I had never heard it quite that way before. It's almost as if even Jesus couldn't contain the presence and power of God beyond his short stay on earth. The human incarnation of God via a first century Jewish man from Palestine, through his complete love of the Father and his devotion to the vision of something new, brought about a radical shift in how the world could relate to God. History would forever be changed. But, as always, God breaks through one container only to enter creation through a new paradigm and this keeps happening.

Even though Jesus was the closest thing to a flesh and blood image of God; and those who encountered him through following and loving him felt they had entered the holy of holies (read temple) when they simply hung out with him, Jesus knew deep down that there was yet another way into God's presence. It didn't end with him. In the spirit of obedience and love for God's plan, he chose to step aside for the chance of an even greater intimacy with God for all of creation. Once again, not striving to be the greatest or the final word on reality, but full of joy and gratitude that he could be part of something so wonderful.

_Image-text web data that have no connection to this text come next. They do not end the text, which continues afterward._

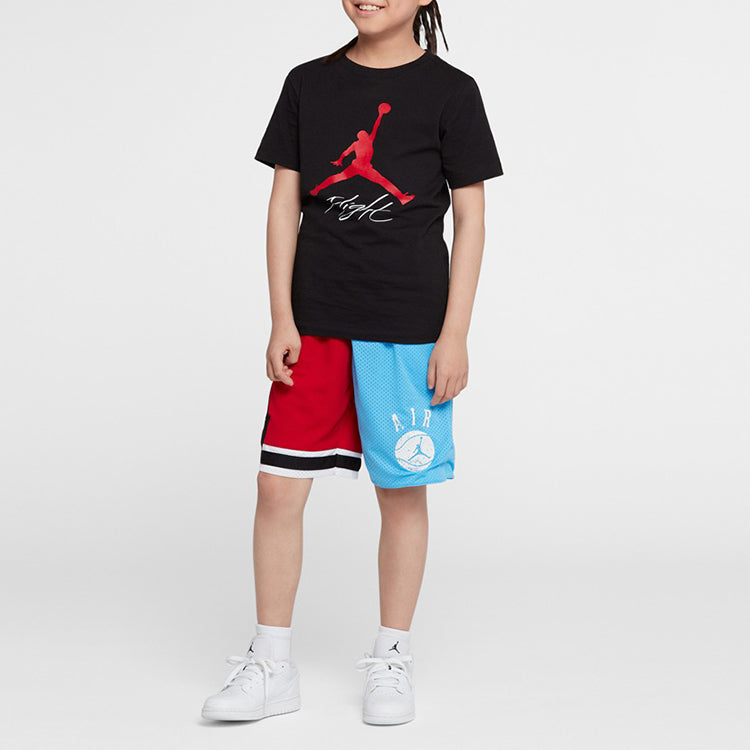 (PS) Air Jordan Jumpman flight Big Boys Short Sleeve 'Black' HA7451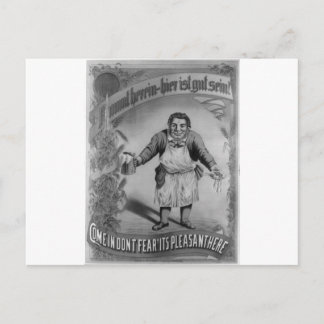 Bier en levensmiddelen 1887 briefkaart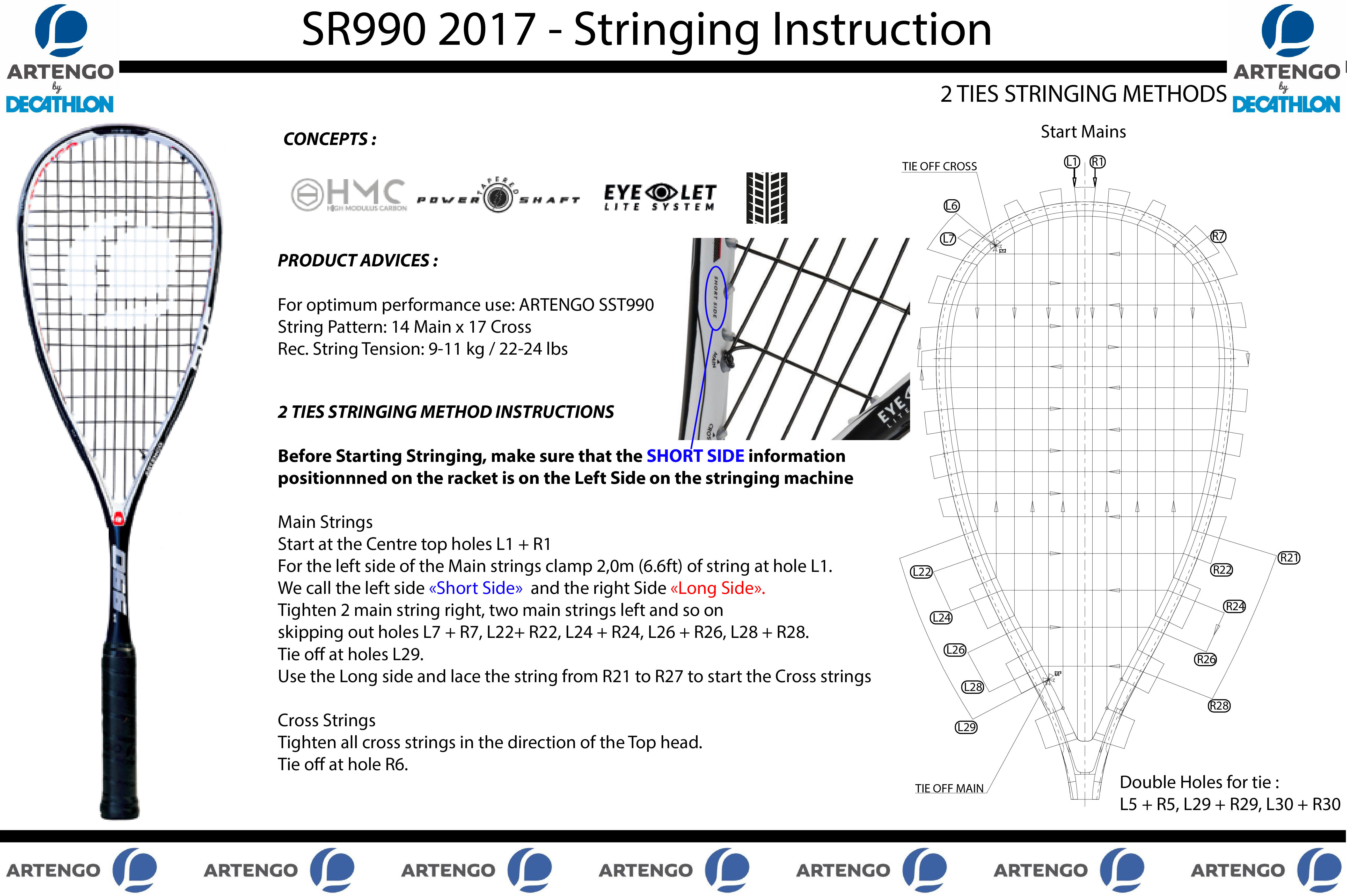 sr 990 squash racket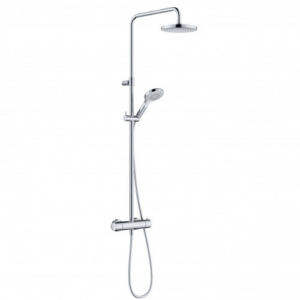 Душевая система Kludi Dive X Dual Shower System с термостатом, латунь, хром (690790500)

This new thing is not to be found in a structure or an ancient tradition, not in habit or ritual or following a prescribed set of criteria, but God comes to us as wind, as breath, as a hovering closeness that passes over us and through us. One of the advent readings calls it "the Spirit that overshadows" us. Sounds ominous and I think the holiness of the Spirit is such that it is completely other but also lodged deep in the very fibre and marrow of our being.

I couldn't help but think of this past week as we experienced a breakthrough into deeper communion with each other. Most of us would say it was a mystery, hard to explain given we've all tried to tackle the issues and the hurts and the misunderstandings in our own way with a genuine desire to fix something we love.

Of course we'll bump into each other's hard edges and need to seek out forgiveness but I have no doubt the Spirit blew through our hearts that day and I will go as far as to say, the Spirit was in some very hard to explain way, sitting with us, real and tangible — more than a Christian idea/doctrine we throw around.

As I read page 205 this week I was quite struck by the fact that as much as the Spirit is not limited to any human form and structure, she is somehow part of our lives; much like a person with breath and thought and emotion. A trusted friend who is forever going between our heart and God's heart, taking our thoughts, concerns, disappointments and joys back to God. Working with our essential nature to want what God wants and on top of all that she is the glue that keeps communities together despite all the odds, breaking open our imaginations so we can allow God to be who he/she is.